An incredibly athletic guard with undeniable versatility and a win-at-all-cost mentality while sporting a considerable mean streak… sound familiar Boston? With the sixth worst record in the league (as of March 20th), Boston’s chances of landing a top five pick are rather high.
The super trio of Wiggins-Parker-Embiid are expected to go 1-2-3 (according to most mock drafts). That leaves Boston with the second-tier of players to draft. In most every other year, that would be a huge disappoint. But this isn’t most years. In that ‘second-tier’ are stars like Julius Randle, Dante Exum, Noah Vonleh, and, my favorite, Marcus Smart.
Smart is the the incredibly athletic guard with undeniable versatility and a win-at-all-cost mentality while sporting a considerable mean streak that I mentioned earlier. A sure-fire lottery pick a season ago, Smart decided to return to Oklahoma State to improve on his games weaknesses. To me, that sounds like a mature player who is dedicated to his craft and improving. A natural playmaker, Smart exceeded his assist total from freshman year despite missing four games and playing nearly 200 fewer minutes. But the most impressive bit of improvement from freshman to sophomore season? His improvement in the turnover category. An erratic ball-handler and risky passer a year ago, Smart averaged a whole turnover fewer per game this season. The true area where Smart strives offensively is as a finisher around the rim. Using his tank-sized frame (6’4, 220 lbs.) Smart excels at driving into traffic and finishing through contact.
The area that has impressed me the most in watching Marcus Smart has been his defense. A highly underrated defender, Smart prides himself on locking down the opponents best player. An opportunistic defender, Smart ranks third among all D1 players in steals per game. He had nearly the exact same amount as much-heralded defense-man Aaron Craft despite playing in five fewer games. At 6’4, 220, Smart’s size is very transferable to the NBA game. In comparison, those are the same tangibles as Dwyane Wade. But I think the best comparison for Smart would be Andre Iguodala. Both players are team-orientated, unselfish two-guards who struggle with shooting (I’ll get to that in a bit) and use their superb athleticism to dominate defensively. Iggy, who was drafted with the 9th pick in 2004, had very comparable statistics in his final college year to Smart this year. With star defensive ability and strong offensive talent, what could be wrong with Smart?

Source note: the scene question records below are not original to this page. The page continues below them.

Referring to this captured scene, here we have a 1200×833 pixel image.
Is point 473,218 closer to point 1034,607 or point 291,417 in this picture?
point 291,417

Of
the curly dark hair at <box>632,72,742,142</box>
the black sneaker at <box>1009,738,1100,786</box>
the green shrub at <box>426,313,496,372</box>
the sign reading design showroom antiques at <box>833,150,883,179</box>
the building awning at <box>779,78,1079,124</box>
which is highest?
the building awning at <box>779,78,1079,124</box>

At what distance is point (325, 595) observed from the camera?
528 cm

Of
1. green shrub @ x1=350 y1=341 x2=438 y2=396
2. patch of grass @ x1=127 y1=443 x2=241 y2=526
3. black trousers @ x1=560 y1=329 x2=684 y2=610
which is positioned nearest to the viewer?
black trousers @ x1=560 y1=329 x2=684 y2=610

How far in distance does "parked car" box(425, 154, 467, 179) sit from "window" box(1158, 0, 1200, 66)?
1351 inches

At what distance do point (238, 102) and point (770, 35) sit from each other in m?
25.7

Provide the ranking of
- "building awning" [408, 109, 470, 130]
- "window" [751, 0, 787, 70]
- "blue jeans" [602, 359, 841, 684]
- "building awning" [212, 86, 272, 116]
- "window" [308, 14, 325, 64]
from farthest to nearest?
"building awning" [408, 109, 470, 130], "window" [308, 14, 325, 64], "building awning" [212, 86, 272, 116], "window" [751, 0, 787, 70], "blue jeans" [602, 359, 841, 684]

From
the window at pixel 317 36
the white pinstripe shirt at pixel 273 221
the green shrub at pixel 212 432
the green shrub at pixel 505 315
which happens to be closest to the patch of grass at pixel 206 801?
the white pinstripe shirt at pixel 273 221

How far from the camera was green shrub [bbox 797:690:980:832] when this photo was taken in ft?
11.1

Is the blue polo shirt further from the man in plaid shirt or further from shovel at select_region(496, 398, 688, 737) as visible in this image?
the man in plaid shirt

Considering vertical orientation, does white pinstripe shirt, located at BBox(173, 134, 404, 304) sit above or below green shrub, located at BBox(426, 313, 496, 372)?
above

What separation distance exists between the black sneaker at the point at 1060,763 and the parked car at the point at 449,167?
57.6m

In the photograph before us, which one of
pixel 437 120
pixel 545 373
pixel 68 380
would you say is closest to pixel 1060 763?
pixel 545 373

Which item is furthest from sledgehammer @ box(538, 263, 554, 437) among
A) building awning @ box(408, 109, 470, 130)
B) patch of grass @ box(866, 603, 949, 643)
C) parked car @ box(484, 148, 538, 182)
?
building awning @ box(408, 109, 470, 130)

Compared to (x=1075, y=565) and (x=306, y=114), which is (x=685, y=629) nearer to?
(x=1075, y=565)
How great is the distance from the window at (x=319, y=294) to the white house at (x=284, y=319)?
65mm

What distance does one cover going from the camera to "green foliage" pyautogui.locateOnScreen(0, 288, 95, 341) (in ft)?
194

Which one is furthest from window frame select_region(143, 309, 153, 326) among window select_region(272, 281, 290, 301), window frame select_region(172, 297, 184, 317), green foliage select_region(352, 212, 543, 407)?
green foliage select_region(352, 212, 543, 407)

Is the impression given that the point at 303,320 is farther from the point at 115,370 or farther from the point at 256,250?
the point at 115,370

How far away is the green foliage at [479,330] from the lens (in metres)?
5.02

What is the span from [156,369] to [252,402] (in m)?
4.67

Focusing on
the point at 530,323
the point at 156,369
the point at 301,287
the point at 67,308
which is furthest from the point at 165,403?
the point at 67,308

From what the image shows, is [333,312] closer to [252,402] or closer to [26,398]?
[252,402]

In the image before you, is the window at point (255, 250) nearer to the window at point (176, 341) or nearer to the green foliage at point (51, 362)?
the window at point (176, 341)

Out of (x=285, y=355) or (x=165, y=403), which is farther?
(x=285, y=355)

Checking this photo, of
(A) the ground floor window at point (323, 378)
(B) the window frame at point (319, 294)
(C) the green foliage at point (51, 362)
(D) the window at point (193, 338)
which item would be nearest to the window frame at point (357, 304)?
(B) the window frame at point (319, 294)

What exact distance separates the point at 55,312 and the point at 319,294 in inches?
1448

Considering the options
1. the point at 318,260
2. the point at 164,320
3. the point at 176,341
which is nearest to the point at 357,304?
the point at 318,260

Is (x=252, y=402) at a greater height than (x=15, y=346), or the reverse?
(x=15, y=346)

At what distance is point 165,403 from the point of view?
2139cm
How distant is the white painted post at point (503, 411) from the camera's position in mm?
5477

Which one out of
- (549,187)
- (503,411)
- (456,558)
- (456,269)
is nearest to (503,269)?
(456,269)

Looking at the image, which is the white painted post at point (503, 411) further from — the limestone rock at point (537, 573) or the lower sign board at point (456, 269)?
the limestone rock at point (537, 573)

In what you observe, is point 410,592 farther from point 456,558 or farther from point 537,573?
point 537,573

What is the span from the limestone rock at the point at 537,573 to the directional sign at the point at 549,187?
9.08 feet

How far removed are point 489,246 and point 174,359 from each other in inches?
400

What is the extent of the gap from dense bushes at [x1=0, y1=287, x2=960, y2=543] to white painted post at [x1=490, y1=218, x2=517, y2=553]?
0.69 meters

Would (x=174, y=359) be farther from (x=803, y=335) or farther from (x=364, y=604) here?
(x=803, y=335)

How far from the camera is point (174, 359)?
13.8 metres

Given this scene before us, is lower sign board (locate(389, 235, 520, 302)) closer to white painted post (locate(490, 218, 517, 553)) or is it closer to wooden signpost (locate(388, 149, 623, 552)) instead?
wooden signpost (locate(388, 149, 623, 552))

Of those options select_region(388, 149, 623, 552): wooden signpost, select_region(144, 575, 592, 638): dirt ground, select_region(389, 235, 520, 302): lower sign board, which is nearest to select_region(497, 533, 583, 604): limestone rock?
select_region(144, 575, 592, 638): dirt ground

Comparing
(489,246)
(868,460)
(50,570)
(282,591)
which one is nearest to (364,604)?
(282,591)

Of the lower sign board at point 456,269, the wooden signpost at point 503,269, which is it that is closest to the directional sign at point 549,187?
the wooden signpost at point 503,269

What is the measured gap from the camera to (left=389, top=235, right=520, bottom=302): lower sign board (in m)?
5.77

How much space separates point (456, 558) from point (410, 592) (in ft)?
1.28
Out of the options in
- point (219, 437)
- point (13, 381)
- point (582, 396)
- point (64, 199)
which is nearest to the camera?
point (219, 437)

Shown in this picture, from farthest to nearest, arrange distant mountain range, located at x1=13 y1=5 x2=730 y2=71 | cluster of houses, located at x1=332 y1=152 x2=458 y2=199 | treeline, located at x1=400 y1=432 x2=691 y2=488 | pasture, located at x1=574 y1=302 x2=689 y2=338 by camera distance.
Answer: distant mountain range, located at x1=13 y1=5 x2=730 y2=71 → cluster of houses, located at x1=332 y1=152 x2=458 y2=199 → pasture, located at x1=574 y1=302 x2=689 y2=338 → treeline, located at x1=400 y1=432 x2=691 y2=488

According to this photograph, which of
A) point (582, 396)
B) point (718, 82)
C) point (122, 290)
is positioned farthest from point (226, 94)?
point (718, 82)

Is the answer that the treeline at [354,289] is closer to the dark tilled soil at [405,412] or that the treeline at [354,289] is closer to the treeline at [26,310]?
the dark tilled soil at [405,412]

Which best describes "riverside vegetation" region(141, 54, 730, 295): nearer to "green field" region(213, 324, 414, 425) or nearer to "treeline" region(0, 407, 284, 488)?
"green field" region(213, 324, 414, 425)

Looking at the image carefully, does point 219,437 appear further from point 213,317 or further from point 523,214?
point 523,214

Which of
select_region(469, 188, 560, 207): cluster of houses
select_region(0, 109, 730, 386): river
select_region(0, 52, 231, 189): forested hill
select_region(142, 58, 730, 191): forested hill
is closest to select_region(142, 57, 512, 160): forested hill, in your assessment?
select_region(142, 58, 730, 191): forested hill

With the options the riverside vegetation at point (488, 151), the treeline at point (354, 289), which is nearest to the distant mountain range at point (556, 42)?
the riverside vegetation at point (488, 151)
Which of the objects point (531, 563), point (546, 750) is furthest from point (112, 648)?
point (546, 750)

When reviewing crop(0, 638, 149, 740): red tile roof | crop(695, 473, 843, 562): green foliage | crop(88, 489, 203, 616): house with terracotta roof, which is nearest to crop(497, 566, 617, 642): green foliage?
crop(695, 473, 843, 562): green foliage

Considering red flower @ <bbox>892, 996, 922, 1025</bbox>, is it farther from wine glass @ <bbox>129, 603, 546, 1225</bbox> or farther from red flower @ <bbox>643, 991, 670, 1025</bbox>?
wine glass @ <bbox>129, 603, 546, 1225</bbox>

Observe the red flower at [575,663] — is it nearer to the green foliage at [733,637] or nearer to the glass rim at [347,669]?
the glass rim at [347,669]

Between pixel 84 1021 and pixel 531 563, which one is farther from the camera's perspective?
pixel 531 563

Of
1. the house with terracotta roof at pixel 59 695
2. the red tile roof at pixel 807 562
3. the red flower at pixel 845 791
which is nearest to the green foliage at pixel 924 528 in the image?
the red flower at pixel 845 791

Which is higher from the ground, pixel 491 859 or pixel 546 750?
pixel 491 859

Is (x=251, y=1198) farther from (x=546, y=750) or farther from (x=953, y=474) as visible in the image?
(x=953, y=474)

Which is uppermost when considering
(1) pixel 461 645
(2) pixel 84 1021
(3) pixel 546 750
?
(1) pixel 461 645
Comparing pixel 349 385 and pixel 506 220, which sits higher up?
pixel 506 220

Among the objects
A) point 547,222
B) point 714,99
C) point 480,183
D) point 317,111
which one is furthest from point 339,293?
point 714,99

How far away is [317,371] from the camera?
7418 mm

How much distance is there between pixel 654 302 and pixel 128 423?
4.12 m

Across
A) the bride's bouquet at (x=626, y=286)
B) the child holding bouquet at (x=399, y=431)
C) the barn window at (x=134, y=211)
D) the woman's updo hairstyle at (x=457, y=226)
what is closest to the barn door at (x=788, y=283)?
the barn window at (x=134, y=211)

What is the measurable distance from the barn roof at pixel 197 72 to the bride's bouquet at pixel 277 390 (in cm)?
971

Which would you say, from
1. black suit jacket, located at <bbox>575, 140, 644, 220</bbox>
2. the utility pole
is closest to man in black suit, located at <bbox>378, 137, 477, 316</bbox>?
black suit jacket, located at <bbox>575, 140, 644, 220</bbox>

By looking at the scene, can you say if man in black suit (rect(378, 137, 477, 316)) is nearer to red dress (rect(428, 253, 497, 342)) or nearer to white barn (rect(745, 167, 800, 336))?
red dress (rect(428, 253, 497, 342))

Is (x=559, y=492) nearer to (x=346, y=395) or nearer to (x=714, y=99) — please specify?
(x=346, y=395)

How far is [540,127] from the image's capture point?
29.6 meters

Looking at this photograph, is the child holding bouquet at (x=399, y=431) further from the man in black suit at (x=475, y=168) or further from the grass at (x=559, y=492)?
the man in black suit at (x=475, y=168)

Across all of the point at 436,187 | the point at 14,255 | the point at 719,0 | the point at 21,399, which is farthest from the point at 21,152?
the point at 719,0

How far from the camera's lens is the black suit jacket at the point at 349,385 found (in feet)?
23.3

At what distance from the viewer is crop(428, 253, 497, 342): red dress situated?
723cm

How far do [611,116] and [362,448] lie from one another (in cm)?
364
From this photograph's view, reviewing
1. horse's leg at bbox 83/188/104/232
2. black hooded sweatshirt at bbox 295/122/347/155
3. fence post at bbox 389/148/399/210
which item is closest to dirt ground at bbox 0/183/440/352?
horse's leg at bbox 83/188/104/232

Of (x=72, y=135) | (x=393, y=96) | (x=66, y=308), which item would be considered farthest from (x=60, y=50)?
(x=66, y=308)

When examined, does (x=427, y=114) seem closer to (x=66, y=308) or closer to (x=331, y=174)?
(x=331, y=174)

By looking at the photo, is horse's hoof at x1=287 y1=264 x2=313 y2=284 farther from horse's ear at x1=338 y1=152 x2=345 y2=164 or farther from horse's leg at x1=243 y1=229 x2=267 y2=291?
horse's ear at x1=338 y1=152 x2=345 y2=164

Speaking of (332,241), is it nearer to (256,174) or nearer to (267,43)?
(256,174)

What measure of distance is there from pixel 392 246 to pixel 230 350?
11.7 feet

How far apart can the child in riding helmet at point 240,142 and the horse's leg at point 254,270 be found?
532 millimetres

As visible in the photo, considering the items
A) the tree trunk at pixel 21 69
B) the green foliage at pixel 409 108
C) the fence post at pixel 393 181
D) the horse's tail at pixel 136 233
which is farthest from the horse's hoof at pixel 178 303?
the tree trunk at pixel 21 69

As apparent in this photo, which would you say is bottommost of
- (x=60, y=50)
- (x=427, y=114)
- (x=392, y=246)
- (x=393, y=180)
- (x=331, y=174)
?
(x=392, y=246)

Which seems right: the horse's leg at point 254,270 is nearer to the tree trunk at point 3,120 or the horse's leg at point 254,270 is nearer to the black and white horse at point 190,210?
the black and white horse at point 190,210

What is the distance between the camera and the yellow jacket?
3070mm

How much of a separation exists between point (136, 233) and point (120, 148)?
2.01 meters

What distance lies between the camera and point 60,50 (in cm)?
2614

His shooting. His shooting his shooting his shooting his shooting his shooting his shooting his shooting. In returning for his sophomore season, nearly every analyst expected to see a much improved shooting display. He did improve, but not enough to silence the critics. His field goal percentage jumped from 40.4% to 42.5 % and his three point shooting improved from 29% to 30.2%. Neither of which are impressive in the slightest. As you’re reading this, you’re probably thinking “hey don’t the Celtics already have two guards that dominate defensively and struggle shooting?” Meet the magic of Ron Adams. The underrated assistant coach should be highly heralded for his work with Rajon Rondo this season. Thanks to his coaching, Rondo has already hit more threes this season then he has in any other year. While he has struggled in the last four games, his shooting improvement is quite evident. With some 1-on-1 training, Adams could transform Smart as well.
The much-overblown Shove-saga has caused some notoriety among scouting circles. Smart was suspended four games for the incident. The suspension only went to show how valuable he is. Oklahoma State was routinely beat down without their star. To me, that shows that his impact goes far beyond the hardwood. The team looks to him as a leader on the court with his unselfish play and takeover ability.
Smart’s play in the tournament will be interesting to watch. A big matchup with Gonzaga could halt their run right away. Beyond that lays Arizona. So unless your predictions are as nutty mine (I have Oklahoma State in the Final Four), March Madness probably won’t provide a very strong showing. But if he does spark a Cinderella run like I expect, his stock could soar and we could truly see what kind of leader he is.
Unless the Celtics land in position to draft one of the big three freshman, Smart should be the top name on our board. Even if the ping pong balls betray us yet again, there’s still a chance we could snag Smart as late as 8th. As long as we fully commit to the development of Olynyk and trust his potential (which I do) shoring up the second guard position should be a priority. While I love Bradley’s play, I don’t see him as the future starter. He could provide great energy off the bench or even as a big trade piece. If given the opportunity, I sure hope the Celtics wouldn’t pass on a chance to form one of the most potentially dominating backcourts in basketball.